Secondo il New York Times, che attribuisce le rivelazioni ad anonimi ufficiali dell’intelligence americana e in alcuni punti del suo articolo sembra quasi prendere le distanze dalle fonti, a piazzare le cariche esplosive sarebbe stato un gruppo di ucraini o di russi dissidenti, che avrebbe agito di propria iniziativa, senza ordini specifici da parte del governo di Kiev e senza alcun coinvolgimento degli Stati Uniti.
Cinque uomini e una donna – specificano i giornali tedeschi – avrebbero affittato uno yacht in Polonia per raggiungere il luogo del sabotaggio, immergendosi a ottanta metri di profondità, e piazzando le cariche che sarebbero state fatte detonare poco dopo. A cose fatte i sei avrebbero restituito la barca, dove gli investigatori avrebbero trovato tracce di esplosivo su un tavolo. Diabolicamente abili, ma un po’ sbadati.
Sul sabotaggio dei due Nord Stream sono all’opera numerosi team investigativi occidentali, che hanno detto tutto e il contrario di tutto, compresa la palese assurdità che potessero essere stati i russi, proprietari con i tedeschi degli impianti, a farli saltare. Accade, quando il giornalismo cede il passo alla propaganda di guerra. Ma poco alla volta la verità sta venendo a galla grazie agli sforzi del decano dei giornalisti investigativi americani e premio Pulitzer Seymour Hersh, che in un articolo magistrale ha messo insieme alcuni fatti noti e le dichiarazioni di fonti molto bene informate, e ovviamente anonime.
Hersh ha spiegato che nel sabotaggio dei due gasdotti non ci sono misteri. Gli Stati Uniti, per bocca del presidente Biden e della sottosegretaria di Stato Victoria Nuland, avevano pubblicamente annunciato che in caso di guerra li avrebbero bloccati, e lo hanno fatto. Ma il valore aggiunto della sua indagine consiste nell’avere individuato il come, ricostruendo il contesto politico nel quale è maturata la decisione, spiegando con dovizia di particolari le modalità di una azione che si è svolta in più tempi e si è avvalsa della collaborazione del governo norvegese, e indicandone con precisione gli autori, scelti in un corpo di subacquei della marina in grado di operare al di fuori del controllo del congresso.

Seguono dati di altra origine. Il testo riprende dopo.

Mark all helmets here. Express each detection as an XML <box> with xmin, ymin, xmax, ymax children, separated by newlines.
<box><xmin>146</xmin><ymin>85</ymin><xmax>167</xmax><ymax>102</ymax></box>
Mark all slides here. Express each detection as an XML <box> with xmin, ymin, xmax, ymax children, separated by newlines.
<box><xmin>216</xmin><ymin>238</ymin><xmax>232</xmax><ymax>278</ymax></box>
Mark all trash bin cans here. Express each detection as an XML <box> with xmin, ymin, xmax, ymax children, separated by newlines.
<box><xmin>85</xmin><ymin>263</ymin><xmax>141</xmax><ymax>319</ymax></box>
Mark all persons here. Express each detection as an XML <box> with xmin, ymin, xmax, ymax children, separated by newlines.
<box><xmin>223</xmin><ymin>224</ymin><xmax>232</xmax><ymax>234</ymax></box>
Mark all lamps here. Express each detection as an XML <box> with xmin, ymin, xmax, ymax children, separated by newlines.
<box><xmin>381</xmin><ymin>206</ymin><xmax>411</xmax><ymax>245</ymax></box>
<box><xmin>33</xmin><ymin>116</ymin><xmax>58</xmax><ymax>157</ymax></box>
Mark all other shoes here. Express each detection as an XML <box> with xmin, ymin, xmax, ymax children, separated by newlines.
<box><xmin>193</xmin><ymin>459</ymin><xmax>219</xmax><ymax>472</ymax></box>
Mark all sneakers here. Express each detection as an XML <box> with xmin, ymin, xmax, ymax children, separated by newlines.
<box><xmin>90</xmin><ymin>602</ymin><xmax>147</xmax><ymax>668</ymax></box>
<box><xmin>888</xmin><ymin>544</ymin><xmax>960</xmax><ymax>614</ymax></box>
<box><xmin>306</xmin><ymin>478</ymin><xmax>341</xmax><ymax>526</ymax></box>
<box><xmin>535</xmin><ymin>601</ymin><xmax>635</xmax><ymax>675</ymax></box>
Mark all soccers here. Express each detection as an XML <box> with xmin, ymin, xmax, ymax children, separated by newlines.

Contro Hersh si è subito alzato il fuoco di sbarramento delle smentite dell’amministrazione Biden, che la stampa italiana si è affrettata a riportare con evidenza ben maggiore di quella riservata al suo articolo. Grazie alla disinvolta distrazione dei nostri giornali quasi non ce ne siamo accorti, ma le rivelazioni di Hersh sono state prese molto sul serio e hanno provocato incandescenti dibattiti perfino in seno alle Nazioni Unite, dove la Russia ha chiesto la convocazione del consiglio di sicurezza.
Siamo in una guerra particolare, dove gli avversari combattono anche sul terreno della propaganda e la verità è una vittima esattamente come i caduti sui campi di battaglia. L’unica cosa certa nel sabotaggio dei due gasdotti è il palpabile imbarazzo che ha suscitato. La soffiata dell’intelligence americana al New York Times arriva al momento giusto per salvare capra e cavoli. Individuando i colpevoli in un gruppetto di cani sciolti mossi dal fanatismo, assolve in un colpo solo l’Occidente, l’ignaro Zelensky e perfino il nemico Putin. Qualcuno potrebbe pensare che sia troppo bella per essere vera.